Re: [Cjk] CJKvert and horizontal dash transformation?

Gernot Hassenpflug Tue, 24 Jul 2007 02:00:42 -0700

Werner LEMBERG <[EMAIL PROTECTED]> writes:
/../

Thank you for the answers, I managed to find my way around better,
with the help of my rather old version of Japanese Information
Processing and the unicode mapping files on ftp.unicode.org plus the
CJK documentation and source code.


>> Question 3: in essence, what I am now faced with is
>>  updating/expanding the unicode subfonts with the help of the files
>>  you advised me to look at.
>
> Not the subfonts itself, but the entries in the .fdx files so that the
> lines refer to the correct subfont and glyph index positions.
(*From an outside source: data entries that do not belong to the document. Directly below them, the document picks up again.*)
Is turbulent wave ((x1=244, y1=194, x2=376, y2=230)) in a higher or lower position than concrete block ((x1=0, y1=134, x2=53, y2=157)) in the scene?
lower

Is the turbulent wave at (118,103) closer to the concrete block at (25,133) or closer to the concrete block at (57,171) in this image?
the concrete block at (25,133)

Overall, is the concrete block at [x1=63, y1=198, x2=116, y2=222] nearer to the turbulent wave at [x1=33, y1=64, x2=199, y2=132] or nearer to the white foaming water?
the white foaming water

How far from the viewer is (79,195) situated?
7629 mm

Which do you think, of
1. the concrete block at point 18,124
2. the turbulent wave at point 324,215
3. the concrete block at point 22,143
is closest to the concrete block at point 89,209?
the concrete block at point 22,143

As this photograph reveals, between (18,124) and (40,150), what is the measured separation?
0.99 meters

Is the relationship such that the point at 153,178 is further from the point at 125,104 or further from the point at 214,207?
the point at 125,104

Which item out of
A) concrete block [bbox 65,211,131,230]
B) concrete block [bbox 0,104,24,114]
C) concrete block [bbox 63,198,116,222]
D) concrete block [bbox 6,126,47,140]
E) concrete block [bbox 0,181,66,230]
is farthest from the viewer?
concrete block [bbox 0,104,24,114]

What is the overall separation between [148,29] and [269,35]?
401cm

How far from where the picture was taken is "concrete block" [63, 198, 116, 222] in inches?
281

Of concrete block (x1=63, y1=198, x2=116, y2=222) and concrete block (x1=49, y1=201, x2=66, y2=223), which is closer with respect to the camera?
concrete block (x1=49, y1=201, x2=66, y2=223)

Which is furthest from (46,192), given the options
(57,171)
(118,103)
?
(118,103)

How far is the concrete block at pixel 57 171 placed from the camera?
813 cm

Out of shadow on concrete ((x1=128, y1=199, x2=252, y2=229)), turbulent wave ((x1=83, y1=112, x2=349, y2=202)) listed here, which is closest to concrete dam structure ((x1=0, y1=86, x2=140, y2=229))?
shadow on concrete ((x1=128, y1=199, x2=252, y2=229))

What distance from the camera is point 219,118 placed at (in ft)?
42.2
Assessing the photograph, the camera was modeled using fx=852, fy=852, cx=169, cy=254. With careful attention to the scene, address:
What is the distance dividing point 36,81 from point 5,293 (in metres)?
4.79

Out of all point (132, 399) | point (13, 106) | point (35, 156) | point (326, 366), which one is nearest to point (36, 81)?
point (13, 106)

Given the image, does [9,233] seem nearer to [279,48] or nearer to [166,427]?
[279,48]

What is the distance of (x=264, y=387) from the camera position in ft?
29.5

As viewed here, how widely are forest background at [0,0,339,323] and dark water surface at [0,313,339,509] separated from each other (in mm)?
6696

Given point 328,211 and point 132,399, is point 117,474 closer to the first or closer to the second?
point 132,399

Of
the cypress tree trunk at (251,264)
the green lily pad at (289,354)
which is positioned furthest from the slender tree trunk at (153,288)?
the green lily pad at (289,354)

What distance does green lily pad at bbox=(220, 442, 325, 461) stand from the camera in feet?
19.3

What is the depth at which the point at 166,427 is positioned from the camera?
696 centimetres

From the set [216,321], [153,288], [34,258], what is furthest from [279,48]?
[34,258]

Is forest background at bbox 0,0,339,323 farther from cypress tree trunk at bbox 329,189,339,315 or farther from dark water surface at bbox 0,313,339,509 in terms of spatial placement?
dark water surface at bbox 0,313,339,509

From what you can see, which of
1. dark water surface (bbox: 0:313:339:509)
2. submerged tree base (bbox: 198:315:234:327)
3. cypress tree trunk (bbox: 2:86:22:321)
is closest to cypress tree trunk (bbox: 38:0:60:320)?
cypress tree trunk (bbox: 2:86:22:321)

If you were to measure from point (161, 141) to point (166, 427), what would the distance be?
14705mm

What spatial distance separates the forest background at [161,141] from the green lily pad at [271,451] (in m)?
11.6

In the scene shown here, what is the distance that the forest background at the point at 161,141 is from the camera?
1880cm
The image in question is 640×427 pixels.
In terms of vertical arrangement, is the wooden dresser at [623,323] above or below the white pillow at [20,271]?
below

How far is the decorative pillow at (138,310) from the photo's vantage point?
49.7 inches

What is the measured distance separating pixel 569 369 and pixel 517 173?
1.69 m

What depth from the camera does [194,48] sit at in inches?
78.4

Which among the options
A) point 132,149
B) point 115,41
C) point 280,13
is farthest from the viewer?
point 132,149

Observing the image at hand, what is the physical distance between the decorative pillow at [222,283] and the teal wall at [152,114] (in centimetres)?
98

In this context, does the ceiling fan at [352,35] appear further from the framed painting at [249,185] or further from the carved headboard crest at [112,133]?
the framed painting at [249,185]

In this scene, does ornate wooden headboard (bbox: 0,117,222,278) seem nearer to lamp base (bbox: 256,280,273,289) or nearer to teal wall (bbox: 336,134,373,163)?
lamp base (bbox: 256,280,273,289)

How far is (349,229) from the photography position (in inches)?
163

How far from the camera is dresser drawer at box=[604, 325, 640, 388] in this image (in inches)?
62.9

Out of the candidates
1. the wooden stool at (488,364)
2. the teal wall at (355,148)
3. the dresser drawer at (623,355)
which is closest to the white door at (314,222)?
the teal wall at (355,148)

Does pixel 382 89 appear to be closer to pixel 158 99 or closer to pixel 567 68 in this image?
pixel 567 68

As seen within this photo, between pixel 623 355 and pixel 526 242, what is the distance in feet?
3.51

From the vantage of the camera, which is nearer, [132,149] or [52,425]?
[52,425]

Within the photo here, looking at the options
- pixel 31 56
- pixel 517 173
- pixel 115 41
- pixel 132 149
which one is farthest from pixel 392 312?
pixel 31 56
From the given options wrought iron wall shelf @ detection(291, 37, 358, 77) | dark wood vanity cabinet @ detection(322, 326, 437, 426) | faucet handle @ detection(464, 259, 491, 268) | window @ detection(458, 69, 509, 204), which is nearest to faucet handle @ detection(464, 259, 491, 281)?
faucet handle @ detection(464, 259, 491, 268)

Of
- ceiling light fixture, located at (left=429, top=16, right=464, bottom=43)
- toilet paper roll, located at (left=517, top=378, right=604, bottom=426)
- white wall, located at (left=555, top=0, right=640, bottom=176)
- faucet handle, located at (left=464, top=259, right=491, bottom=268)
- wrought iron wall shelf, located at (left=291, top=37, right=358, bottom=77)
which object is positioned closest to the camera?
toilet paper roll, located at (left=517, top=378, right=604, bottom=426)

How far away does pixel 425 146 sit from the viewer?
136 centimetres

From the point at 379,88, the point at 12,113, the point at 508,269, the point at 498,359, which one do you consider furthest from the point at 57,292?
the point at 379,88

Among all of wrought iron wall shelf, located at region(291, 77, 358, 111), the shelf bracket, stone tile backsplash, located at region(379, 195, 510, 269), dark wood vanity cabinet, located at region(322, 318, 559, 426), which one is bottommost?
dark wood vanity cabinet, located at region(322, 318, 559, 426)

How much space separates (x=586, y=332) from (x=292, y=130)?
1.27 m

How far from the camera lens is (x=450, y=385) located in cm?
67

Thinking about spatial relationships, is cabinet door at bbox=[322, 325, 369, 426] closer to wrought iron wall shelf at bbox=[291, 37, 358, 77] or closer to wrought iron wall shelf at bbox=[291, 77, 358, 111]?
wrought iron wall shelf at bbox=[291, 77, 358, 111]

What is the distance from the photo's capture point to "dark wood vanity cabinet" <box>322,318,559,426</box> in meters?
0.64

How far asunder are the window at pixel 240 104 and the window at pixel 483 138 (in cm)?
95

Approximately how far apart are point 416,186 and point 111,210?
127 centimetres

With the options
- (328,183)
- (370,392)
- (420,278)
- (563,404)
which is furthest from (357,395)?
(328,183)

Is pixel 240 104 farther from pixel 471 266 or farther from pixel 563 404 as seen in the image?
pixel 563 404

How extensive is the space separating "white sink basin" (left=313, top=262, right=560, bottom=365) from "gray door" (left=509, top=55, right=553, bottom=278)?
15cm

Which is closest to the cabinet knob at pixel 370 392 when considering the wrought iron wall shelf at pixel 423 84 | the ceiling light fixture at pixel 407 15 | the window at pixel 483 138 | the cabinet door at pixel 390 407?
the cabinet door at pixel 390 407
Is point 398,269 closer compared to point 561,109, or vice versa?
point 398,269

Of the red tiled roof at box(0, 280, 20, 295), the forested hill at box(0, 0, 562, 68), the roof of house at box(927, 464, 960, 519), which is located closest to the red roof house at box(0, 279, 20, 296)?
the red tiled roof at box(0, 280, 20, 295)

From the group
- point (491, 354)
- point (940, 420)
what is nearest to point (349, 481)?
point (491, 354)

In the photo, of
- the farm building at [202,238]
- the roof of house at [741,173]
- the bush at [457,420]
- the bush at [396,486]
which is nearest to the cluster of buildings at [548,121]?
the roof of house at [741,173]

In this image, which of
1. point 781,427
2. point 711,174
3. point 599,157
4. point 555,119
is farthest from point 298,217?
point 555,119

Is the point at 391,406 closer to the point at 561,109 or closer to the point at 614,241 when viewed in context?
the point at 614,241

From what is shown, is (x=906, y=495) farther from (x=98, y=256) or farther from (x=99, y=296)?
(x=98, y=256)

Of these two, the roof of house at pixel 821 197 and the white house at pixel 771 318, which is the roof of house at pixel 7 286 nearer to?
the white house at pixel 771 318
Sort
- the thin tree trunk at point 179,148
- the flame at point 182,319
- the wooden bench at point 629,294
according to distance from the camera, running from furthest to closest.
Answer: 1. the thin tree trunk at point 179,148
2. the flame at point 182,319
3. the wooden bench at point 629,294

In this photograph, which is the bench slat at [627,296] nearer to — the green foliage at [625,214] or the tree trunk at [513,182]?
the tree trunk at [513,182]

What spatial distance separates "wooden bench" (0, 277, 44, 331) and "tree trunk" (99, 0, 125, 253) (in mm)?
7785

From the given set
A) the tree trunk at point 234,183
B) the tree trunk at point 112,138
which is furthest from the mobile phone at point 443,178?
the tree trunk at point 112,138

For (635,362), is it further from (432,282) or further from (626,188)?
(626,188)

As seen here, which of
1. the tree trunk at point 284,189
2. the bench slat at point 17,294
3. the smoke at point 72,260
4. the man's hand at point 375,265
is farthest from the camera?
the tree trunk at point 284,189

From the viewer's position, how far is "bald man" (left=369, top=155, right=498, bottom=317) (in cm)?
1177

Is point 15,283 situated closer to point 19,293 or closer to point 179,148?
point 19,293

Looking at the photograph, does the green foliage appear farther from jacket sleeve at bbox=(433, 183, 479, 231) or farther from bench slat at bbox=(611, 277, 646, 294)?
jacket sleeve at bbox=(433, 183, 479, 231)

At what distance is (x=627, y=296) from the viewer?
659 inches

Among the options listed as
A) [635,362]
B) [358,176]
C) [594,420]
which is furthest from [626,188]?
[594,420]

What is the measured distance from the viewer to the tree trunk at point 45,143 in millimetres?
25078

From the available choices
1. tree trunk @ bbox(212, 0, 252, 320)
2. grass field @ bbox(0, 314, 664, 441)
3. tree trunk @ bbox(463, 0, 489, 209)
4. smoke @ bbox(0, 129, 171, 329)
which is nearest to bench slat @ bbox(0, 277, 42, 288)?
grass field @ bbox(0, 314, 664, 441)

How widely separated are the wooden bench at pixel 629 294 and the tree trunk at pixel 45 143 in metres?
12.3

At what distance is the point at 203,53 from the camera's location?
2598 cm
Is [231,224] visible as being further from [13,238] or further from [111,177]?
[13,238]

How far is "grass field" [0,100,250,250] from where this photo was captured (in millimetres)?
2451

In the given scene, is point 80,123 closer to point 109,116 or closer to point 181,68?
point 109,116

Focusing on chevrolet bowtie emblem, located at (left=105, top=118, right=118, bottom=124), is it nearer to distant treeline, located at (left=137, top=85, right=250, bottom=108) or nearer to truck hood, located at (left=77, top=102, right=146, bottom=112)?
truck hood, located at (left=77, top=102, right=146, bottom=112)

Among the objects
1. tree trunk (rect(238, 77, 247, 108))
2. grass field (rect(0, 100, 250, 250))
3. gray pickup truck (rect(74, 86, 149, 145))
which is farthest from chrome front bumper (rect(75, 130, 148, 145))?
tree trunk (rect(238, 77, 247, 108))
OK, here is what I have done up to now:

1. I use c42min.fd and JISdnp.enc to work out what the original JIS
   point was from the DNP symbol subfont glyph position. I know the
   JIS is encoded in EUC (or DNP) not in JIS encoding, but I don't
   know exactly which EUC. BTW, EUC is also known as UJIS, that is,
   Unixized JIS.

2. I could not understand yet exactly which EUC is used, so I assumed
   the complete two-byte format EUC for now, based on the fact that
   the first byte values seem to match the example you gave me (A1A1,
   assumed to be unbreaking space). This form is apparently not
   commonly encountered, according to my old reference. How times have
   changed :-)

3. Now, I realize that the conversion of subtracting -160 from the
   second byte, and making the first byte A1, is in fact the KUTEN <->
   JIS conversion! That is, whatever the DNP coding might be elsewhere
   (I did not check), it appears to be the KUTEN index encoding for at
   least the sy subfont. That is very helpful for lookup in tables!
   A1A1 subtracting 160 from each byte gives 01 01 which is row 1 (KU)
   and symbol 01 (TEN) in the KUTEN index system. From KUTEN to JIS
   involves on the other hand addition of decimal 32 to each byte.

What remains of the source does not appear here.